Empezó a componer versos a los nueve años, y a los 15 escribió el primero de los más de 650 cuentos que forman sólo una parte de su obra, realmente ingente, pues publicó muchas novelas, libros de viajes, ensayos, obras de teatro, artículos periodísticos, biografías y poemarios, por no hablar de sus sabrosas cartas. En su familia estaban encantados con la niña, y su padre se la presentó muy orgulloso a Concepción Arenal un día que visitó su casa en La Coruña.
Concepción Arenal sí que era un icono feminista convencional. Había tenido que vestirse de hombre para estudiar en la universidad, era seca, austera, una misionera del progreso que libró una batalla heroica por mejorar las condiciones en las cárceles. Cuando don José Pardo Bazán le presentó a su niña encomiando su interés por los libros, Arenal dijo simplemente: “Ah”. Ni un comentario, ni una palabra de ánimo. “Aquel 'ah' me asustó con alarma indefinible y motu proprio abandoné la sala”, recordaría siempre la Pardo Bazán.

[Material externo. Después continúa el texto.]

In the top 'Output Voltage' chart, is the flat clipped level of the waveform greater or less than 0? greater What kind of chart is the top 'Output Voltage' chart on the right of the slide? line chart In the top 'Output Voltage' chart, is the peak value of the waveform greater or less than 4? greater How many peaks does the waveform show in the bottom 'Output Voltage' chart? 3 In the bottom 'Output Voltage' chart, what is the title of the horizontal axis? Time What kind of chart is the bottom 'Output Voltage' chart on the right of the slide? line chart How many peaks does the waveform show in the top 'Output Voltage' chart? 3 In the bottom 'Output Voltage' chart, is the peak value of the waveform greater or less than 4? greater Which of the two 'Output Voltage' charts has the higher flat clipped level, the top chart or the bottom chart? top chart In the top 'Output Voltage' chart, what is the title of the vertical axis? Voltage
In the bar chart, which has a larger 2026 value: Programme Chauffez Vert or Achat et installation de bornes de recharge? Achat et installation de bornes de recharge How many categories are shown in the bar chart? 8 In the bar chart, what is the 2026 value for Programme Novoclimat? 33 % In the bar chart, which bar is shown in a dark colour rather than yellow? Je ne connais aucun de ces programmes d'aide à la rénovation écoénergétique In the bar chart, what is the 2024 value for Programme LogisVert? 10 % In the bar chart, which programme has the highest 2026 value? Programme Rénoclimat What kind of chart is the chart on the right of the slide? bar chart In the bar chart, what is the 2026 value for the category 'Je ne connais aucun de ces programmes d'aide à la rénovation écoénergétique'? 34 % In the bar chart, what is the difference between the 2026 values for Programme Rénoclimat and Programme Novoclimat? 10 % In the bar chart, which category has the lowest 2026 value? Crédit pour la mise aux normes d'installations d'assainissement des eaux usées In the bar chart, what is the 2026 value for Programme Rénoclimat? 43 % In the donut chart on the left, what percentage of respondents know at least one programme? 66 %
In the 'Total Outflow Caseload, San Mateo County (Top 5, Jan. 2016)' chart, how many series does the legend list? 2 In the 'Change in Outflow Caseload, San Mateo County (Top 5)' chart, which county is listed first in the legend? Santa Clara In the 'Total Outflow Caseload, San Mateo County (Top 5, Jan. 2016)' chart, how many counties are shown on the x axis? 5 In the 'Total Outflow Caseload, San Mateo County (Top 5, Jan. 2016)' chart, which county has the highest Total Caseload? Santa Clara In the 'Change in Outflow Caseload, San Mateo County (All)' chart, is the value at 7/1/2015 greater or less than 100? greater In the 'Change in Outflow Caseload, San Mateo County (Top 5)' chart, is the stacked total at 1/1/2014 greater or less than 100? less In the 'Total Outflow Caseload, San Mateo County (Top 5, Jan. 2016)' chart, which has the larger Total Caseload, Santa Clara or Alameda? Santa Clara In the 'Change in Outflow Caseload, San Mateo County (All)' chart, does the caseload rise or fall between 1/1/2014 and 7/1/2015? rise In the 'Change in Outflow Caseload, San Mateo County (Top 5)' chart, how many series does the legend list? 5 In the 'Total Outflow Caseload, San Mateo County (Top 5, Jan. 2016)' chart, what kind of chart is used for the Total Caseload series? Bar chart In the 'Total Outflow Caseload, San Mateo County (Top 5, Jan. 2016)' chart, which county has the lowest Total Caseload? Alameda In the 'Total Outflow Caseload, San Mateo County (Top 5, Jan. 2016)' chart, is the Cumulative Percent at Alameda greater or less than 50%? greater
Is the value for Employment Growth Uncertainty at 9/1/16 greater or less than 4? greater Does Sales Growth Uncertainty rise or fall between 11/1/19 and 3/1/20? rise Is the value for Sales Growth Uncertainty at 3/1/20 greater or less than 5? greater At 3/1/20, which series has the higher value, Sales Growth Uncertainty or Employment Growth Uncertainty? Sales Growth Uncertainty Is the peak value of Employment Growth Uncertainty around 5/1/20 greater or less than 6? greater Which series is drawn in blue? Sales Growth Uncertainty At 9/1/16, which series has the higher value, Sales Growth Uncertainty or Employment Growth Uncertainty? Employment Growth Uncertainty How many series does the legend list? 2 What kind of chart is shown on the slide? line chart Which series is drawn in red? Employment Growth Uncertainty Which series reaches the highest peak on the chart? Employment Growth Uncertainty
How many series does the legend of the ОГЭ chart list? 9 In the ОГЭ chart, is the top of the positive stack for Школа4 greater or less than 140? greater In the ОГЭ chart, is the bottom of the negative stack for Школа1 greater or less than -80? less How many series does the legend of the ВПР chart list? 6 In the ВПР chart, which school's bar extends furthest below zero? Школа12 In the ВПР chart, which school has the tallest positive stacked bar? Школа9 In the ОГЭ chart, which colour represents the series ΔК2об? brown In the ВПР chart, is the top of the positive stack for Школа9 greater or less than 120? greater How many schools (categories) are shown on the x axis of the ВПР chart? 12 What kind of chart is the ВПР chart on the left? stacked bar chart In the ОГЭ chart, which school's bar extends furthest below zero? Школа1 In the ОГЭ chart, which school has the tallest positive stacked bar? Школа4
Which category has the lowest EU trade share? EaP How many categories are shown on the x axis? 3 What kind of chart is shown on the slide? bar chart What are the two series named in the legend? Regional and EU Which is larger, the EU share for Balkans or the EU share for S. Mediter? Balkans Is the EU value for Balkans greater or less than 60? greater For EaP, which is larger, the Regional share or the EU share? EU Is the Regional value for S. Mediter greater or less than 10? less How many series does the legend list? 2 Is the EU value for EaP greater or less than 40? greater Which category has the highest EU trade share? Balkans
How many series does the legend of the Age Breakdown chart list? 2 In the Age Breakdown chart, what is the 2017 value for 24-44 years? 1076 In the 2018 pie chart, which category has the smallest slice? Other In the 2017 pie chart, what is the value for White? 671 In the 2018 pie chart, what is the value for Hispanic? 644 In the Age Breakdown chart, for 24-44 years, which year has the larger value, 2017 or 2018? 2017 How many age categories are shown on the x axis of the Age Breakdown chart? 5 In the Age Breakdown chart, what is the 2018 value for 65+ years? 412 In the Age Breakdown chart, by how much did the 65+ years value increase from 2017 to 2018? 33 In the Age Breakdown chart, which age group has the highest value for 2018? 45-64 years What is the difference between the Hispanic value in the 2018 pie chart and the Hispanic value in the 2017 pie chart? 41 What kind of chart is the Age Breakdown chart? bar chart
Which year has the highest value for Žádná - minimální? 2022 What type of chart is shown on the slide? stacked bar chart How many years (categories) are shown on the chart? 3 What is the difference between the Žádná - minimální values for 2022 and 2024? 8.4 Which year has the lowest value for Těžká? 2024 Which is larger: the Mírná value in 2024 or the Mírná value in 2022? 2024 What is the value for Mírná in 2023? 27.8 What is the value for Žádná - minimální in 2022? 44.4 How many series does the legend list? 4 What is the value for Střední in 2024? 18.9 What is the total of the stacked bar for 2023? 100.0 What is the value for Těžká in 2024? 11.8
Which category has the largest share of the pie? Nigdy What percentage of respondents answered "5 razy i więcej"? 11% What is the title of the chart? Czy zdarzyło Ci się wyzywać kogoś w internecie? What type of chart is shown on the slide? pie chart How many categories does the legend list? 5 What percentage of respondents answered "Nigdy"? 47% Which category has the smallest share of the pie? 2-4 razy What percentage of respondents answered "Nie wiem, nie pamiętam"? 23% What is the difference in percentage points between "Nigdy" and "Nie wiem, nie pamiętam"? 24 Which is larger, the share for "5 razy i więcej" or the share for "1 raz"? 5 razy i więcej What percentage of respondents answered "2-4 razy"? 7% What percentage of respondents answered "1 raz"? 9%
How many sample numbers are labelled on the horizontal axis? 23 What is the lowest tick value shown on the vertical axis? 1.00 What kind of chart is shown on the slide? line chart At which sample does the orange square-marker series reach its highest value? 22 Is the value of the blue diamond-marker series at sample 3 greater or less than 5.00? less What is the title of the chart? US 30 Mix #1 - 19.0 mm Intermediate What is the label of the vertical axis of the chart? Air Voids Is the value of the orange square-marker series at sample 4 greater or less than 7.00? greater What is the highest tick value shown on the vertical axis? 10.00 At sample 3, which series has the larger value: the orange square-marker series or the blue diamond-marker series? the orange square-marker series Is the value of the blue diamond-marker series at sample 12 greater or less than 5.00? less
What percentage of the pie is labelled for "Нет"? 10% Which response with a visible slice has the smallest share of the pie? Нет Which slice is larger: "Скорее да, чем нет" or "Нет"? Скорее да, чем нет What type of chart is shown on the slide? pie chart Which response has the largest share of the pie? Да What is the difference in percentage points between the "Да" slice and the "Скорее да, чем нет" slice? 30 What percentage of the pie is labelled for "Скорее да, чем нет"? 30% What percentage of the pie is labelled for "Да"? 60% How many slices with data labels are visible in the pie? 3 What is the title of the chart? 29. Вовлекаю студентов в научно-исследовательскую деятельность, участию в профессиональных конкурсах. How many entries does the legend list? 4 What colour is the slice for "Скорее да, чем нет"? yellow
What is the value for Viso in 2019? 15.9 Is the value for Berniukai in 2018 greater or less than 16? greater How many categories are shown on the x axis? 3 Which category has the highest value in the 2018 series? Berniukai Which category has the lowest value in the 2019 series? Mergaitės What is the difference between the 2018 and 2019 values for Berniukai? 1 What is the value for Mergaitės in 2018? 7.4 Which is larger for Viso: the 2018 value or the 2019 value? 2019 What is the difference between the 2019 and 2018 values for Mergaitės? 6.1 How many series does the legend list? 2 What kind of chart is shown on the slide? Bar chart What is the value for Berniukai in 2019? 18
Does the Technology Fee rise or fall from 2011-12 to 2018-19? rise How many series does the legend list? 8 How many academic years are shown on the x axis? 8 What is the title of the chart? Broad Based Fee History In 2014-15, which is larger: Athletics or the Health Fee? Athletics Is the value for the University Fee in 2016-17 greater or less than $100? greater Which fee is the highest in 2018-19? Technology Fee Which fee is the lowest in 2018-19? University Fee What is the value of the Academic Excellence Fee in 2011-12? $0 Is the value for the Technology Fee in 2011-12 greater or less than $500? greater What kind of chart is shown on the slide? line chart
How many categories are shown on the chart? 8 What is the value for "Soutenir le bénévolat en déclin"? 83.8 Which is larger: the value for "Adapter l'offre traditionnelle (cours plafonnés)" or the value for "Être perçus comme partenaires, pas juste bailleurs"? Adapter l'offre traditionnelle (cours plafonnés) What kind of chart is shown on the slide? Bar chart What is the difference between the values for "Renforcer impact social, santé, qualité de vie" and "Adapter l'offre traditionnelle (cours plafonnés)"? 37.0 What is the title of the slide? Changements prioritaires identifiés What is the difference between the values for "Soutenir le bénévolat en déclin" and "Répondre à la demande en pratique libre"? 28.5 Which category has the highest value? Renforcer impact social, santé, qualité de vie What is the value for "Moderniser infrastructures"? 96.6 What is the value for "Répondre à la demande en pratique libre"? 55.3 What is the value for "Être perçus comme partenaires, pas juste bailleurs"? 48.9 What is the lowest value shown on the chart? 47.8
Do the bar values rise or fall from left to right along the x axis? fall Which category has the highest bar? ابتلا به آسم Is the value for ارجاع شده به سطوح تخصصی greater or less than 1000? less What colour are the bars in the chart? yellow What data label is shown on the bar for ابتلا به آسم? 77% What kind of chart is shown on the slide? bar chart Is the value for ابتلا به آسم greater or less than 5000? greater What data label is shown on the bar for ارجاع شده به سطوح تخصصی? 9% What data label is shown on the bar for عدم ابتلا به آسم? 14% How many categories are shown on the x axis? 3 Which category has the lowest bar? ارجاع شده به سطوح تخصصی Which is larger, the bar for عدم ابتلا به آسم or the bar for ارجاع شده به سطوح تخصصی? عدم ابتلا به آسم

Años después le devolvió la bofetada a Concepción Arenal. En 1876, tras el nacimiento de su primer hijo, presentó un poema y un ensayo a un concurso para conmemorar el centenario del Padre Feijoo. Ganó el premio de poesía, pero en el de ensayo quedó empatada a votos con la Arenal, pese a que ésta era una figura de gran prestigio y la Pardo Bazán una principiante. No se atrevieron a quitarle el premio a Concepción Arenal para dárselo a ella, pero sí expresaron su preferencia publicando el ensayo de la Pardo Bazán. “Ah”.
Cosmopolita y liberada
Se casó con sólo 16 años con José Quiroga, un joven de su misma clase social que tenía 19 y ni siquiera había terminado la carrera de derecho. Era un chico de buen carácter, culto y tolerante. Muy tolerante. La boda fue en el Pazo de Meirás, la magnífica mansión campestre de los Pardo Bazán, pero al año siguiente se instalaron en Madrid, que les sirvió de trampolín para lanzarse a viajar por Europa.
Desde joven Emilia no había tenido vergüenza en cartearse y trabar amistad con las lumbreras españolas, desde Giner de los Ríos, fundador de la Institución Libre de Enseñanza, hasta el formidable erudito Menéndez y Pelayo, que estaba en las antípodas ideológicas de Giner, pasando por los novelistas de mayor éxito como Clarín, autor de La Regenta, o Juan Valera, autor de Pepita Jiménez. Pero en París trabó amistad con Víctor Hugo y con Zola, lo que no era cualquier cosa.
Su relación literaria más trascendental sería, sin embargo, con Benito Pérez Galdós, de quien se enamoró y se convirtió en amante. Sus cartas a Galdós son de un erotismo sin complejos, pero la relación no fue exclusiva. La Pardo Bazán tuvo otros amantes de los que el más importante fue José Lázaro Galdeano, el mecenas fundador del Museo que lleva su nombre, a quien conoció en la Exposición Universal de Barcelona. Emilia Pardo Bazán tenía a la vez un marido en Galicia –se habían separado amistosamente, pero jamás se divorciaron, ella era católica- y dos celebridades de amantes en Madrid.
Además de amor, ambos le profesaban genuina admiración. Pérez Galdós intentó por todos los medios que la Pardo Bazán ingresara en la Real Academia, donde él ocupaba un sillón, pero no lo consiguió. Sinceramente, a los académicos les daba miedo aquella mujer coronada de plumas de marabú y de carácter arrollador.